TASK DESCRIPTION: Reproduce word for word the lines between those holding "Greta Kadın Siyah Comfort Fit Sweatshirt 2" and "(gsmarena 004 7)", inclusive, and nothing else from the data below.

INPUT RECORDS:
++++++++

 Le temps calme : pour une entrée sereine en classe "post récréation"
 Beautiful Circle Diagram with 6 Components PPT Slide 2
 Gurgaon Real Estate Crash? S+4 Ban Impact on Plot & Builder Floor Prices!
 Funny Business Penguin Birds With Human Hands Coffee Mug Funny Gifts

++++++++

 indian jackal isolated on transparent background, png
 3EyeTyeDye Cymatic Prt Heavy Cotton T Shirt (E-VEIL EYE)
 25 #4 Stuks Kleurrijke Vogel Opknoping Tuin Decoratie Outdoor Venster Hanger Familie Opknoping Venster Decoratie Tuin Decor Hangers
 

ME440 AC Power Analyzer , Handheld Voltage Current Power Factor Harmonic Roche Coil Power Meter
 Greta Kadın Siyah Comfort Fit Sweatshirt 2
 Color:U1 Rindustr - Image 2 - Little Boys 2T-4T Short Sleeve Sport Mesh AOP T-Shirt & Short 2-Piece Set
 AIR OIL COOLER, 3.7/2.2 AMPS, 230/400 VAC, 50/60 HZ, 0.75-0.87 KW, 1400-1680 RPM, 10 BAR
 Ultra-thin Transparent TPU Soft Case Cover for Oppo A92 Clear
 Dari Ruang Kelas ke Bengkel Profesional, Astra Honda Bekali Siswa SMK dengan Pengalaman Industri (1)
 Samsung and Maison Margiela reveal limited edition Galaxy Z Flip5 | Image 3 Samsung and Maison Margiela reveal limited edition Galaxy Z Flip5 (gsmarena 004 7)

++++++++

WRITTEN SOLUTION:
 Greta Kadın Siyah Comfort Fit Sweatshirt 2
 Color:U1 Rindustr - Image 2 - Little Boys 2T-4T Short Sleeve Sport Mesh AOP T-Shirt & Short 2-Piece Set
 AIR OIL COOLER, 3.7/2.2 AMPS, 230/400 VAC, 50/60 HZ, 0.75-0.87 KW, 1400-1680 RPM, 10 BAR
 Ultra-thin Transparent TPU Soft Case Cover for Oppo A92 Clear
 Dari Ruang Kelas ke Bengkel Profesional, Astra Honda Bekali Siswa SMK dengan Pengalaman Industri (1)
 Samsung and Maison Margiela reveal limited edition Galaxy Z Flip5 | Image 3 Samsung and Maison Margiela reveal limited edition Galaxy Z Flip5 (gsmarena 004 7)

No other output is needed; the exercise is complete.